PROVIDED INFORMATION section start
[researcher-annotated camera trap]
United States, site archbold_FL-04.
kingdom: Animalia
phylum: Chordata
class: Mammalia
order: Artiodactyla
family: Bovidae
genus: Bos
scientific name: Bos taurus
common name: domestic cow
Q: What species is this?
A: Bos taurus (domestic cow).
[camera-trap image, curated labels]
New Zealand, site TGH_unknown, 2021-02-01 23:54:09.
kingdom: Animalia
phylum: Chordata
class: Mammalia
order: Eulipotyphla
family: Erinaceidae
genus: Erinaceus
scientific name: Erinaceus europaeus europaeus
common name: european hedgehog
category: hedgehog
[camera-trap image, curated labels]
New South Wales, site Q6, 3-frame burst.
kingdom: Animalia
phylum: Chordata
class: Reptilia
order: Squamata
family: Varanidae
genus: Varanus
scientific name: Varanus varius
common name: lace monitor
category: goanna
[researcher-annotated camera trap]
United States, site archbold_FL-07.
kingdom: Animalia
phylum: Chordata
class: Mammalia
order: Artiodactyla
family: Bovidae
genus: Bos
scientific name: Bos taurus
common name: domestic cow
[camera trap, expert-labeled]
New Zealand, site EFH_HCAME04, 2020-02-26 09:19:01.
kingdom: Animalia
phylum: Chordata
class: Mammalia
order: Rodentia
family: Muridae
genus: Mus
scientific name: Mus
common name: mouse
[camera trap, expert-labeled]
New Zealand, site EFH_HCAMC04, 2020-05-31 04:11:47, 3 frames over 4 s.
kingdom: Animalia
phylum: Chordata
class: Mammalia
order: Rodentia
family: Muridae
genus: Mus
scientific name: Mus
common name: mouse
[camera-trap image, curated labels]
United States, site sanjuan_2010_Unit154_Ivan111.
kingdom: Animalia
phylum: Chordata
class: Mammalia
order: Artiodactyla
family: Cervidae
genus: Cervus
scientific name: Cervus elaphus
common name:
PROVIDED INFORMATION section end
WORK TASK –
None of the lines above may be skipped. Transcribe each one exactly.

TASK OUTPUT –
[researcher-annotated camera trap]
United States, site archbold_FL-04.
kingdom: Animalia
phylum: Chordata
class: Mammalia
order: Artiodactyla
family: Bovidae
genus: Bos
scientific name: Bos taurus
common name: domestic cow
Q: What species is this?
A: Bos taurus (domestic cow).
[camera-trap image, curated labels]
New Zealand, site TGH_unknown, 2021-02-01 23:54:09.
kingdom: Animalia
phylum: Chordata
class: Mammalia
order: Eulipotyphla
family: Erinaceidae
genus: Erinaceus
scientific name: Erinaceus europaeus europaeus
common name: european hedgehog
category: hedgehog
[camera-trap image, curated labels]
New South Wales, site Q6, 3-frame burst.
kingdom: Animalia
phylum: Chordata
class: Reptilia
order: Squamata
family: Varanidae
genus: Varanus
scientific name: Varanus varius
common name: lace monitor
category: goanna
[researcher-annotated camera trap]
United States, site archbold_FL-07.
kingdom: Animalia
phylum: Chordata
class: Mammalia
order: Artiodactyla
family: Bovidae
genus: Bos
scientific name: Bos taurus
common name: domestic cow
[camera trap, expert-labeled]
New Zealand, site EFH_HCAME04, 2020-02-26 09:19:01.
kingdom: Animalia
phylum: Chordata
class: Mammalia
order: Rodentia
family: Muridae
genus: Mus
scientific name: Mus
common name: mouse
[camera trap, expert-labeled]
New Zealand, site EFH_HCAMC04, 2020-05-31 04:11:47, 3 frames over 4 s.
kingdom: Animalia
phylum: Chordata
class: Mammalia
order: Rodentia
family: Muridae
genus: Mus
scientific name: Mus
common name: mouse
[camera-trap image, curated labels]
United States, site sanjuan_2010_Unit154_Ivan111.
kingdom: Animalia
phylum: Chordata
class: Mammalia
order: Artiodactyla
family: Cervidae
genus: Cervus
scientific name: Cervus elaphus
common name:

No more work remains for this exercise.